La crisi e la dismissione di un’acciaieria all’avanguardia in Europa sono emblematiche della crisi di una città, Napoli, pressoché dimenticata dai governi degli ultimi venti anni, i quali hanno invece scoperto “la crisi del nord” (sic). La fine di Bagnoli, narrata malinconicamente da Ermanno Rea nel romanzo “La dismissione” in cui l’operaio specializzato Vincenzo Buonocore esegue con mistica perizia lo smantellamento del suo reparto venduto ai cinesi, è stata dovuta, sì, ad una crisi mondiale della siderurgia, ma anche ad una mancanza drammatica di politica industriale da parte dei vari governi che si sono succeduti negli ultimi anni.
In Italia, nel campo siderurgico, si sono salvate le acciaierie di Terni e l’Ilva di Taranto, quest’ultima però causa di gravi danni ambientali e sanitari ormai acclarati eppure in parte evitabili se la proprietà dello stabilimento avesse voluto rispettare le leggi in materia di tutela della salute e dell’ambiente. In Campania, a quanto pare, non c’è fine al peggio; la Regione ha infatti elaborato diversi piani per la bonifica e il recupero di quell’immenso terreno prospiciente il mare. Una società a partecipazione regionale, “Bagnoli Futura”, ha sfornato i piani più svariati per la riqualificazione di Bagnoli, tutti di difficile se non impossibile attuazione, nonché di discutibile utilità come quello che vorrebbe fare della zona un bacino in cui tenere le regate della coppa America. Come dire al popolo disoccupato che il lavoro non c’è né ci sarà, che la sua povertà forse aumenterà, e che però potrà divertirsi una settimana all’anno con lo sport più esclusivo di tutti.
Il governo Renzi, nelle parole dello stesso presidente del Consiglio, ha inserito nel programma “Sblocca Italia” il recupero di Bagnoli fra le priorità governative: speriamo possa essere la volta buona che l’attivismo di Matteo Renzi porti a qualche risultato concreto…Finora, in sei mesi di governo Matteo si è dimostrato molto più bravo a comunicare le cose che a farle, e l’unica cosa realizzata, di cui si vanta non appena possibile, sono gli ottanta euro al mese. Inoltre, nei proclami di Matteo, gli interventi di recupero di Bagnoli dovrebbero avere costi di molti milioni di euro, e francamente non sappiamo se un Paese come l’Italia, che gli ultimi dati ISTAT sul pil del secondo trimestre danno tecnicamente in recessione, potrà davvero affrontare un compito del genere senza la solita stangata autunnale.

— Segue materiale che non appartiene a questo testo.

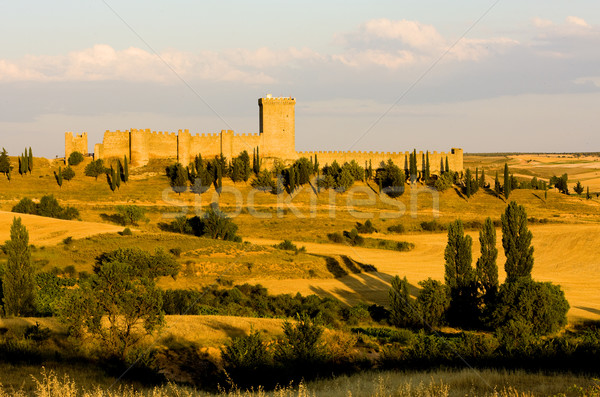 Penaranda de Duero Castle, Burgos Province, Castile and Leon, Sp Stock photo © phbcz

Alla vicenda di Bagnoli dismessa si aggiunge, per triste associazione, un altro insopportabile dramma campano di incuria e di criminalità: Pompei. L’antica città romana è solo adesso in rovina, duemila anni dopo l’eruzione del Vesuvio. All’estero dicono di non riuscire a darsi una spiegazione di cotanto scempio, ma lo dicono sogghignando; per questo tutte le grandi televisioni straniere hanno fatto inchieste e reportage da Pompei, hanno sciacallato sulla facilità del lavoro e sull’abbondanza di evidenze per fare grandi servizi, e per parlare di noi come i soliti italiani (e napoletani) arruffoni e disorganizzati. Ma come dargli torto?
Il ministro della cultura Franceschini, che pare svolgere con passione il suo compito, ha parlato di assunzione di nuovo personale di sorveglianza, ma ancora nulla ha detto in merito ad una strategia più ampia di salvaguardia (perlomeno) dell’inestimabile patrimonio archeologico e (potenzialmente) turistico rappresentato dalla città sepolta fino al Settecento. La provocazione è allora inevitabile: conserviamo Pompei nel modo più semplice, cioè seppelliamola di nuovo e aspettiamo tempi migliori per capire come tutelarne muri, intonaci e capitelli. Tanto, una volta toccato il fondo non rimane che risalire.